Feedback from Max Bruinsma, Marco de Mutiis and Eduardo Simantob was interesting because it was (very diverse) feedback we have not yet got to hear. It ranged from “this is unacceptable” (MdM) to “I have seen like 500 pieces about this topic and this ranks among the better ones” (MB).
After I explained the challenges and decisions we faced, Marco said: «Considering the time you had, the access you got is incredible. I am happy you shared the process because that saved it. The movie is very oversimplified.
It is too stereotypical, most of all because of the music. The boys voice made him furious, it was so manipulative and emotionally montaged. Max also said that music often supports footage which isn’t emotional, in this case it would not have been needed though.
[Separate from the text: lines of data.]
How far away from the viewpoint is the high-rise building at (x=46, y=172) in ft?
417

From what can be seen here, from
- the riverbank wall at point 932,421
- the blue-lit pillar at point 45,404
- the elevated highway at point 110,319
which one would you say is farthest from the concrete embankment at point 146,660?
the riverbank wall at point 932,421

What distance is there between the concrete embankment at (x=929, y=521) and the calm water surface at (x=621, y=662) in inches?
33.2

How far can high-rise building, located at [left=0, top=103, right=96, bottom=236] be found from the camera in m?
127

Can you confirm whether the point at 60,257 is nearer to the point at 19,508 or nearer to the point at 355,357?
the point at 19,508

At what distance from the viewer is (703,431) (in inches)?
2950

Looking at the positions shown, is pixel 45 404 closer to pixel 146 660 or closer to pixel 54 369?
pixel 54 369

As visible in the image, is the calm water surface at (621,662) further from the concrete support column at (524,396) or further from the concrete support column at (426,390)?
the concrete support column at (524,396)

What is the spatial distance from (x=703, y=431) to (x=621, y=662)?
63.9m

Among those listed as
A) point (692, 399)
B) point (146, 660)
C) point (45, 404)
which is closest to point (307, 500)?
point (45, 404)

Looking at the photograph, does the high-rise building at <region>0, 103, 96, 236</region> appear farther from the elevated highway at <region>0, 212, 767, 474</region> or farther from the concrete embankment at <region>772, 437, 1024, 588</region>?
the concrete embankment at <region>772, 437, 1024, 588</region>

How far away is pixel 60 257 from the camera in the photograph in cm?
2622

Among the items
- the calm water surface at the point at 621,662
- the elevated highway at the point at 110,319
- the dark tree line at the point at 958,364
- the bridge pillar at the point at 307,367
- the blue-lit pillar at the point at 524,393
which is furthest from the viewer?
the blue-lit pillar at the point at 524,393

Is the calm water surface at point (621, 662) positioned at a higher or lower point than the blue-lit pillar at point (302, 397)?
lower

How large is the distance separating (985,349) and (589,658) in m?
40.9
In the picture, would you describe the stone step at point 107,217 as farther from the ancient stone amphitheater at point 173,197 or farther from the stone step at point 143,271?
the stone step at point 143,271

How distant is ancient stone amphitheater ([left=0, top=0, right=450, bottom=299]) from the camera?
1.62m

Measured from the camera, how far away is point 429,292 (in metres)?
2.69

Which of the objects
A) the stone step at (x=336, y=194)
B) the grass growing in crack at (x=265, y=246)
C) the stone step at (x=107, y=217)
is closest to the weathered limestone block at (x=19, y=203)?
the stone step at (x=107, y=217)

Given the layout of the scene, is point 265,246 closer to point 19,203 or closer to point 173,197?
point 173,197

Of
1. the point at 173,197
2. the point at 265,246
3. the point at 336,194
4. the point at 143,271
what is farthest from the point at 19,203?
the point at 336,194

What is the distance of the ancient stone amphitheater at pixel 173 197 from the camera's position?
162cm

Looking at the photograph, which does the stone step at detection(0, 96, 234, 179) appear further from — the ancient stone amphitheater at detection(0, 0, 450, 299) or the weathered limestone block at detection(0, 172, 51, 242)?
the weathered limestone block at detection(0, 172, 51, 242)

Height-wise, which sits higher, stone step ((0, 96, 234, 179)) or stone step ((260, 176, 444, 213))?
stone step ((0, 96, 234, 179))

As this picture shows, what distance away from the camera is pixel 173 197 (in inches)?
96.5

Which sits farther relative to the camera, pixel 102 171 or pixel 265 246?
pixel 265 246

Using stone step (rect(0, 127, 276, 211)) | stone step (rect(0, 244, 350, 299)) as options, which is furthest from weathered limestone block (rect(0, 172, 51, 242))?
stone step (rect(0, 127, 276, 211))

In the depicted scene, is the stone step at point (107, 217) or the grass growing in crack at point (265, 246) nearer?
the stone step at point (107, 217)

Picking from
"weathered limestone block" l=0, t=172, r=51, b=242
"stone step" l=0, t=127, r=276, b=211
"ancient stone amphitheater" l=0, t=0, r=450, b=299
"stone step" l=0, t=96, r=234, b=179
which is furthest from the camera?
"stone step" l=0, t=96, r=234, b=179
Because the family was always in the room and left it for the first time in the end (when music comes in), the shot sequence would have been emotional enough on its own. (ES) However, there is a balance in the movie because we did not show the father as a victim.
The biggest «problems» of all: The movie is manipulative (this is not necessarily a bad thing) (MdM). Also we did not take a clear position, and «the hotter the topic, the stronger should be your position.» (ES). If we would have had more time, we should have been more provocative.
In comparison to the other two MovingImages movies, the question of putting ourselves in it is more complex here. It would have created a new interesting layer and shown a different approach to the subject of refugees. With showing their hospitality towards us, the refugees would have been shown less as impassive ‘victims’ but rather as a kind family which gives us something back. Scenes of our communication with Google Translator would have helped for integration (f.e. the viewer would get a hint of how to communicate with refugees) and therefore reduce fears and support approaching each other.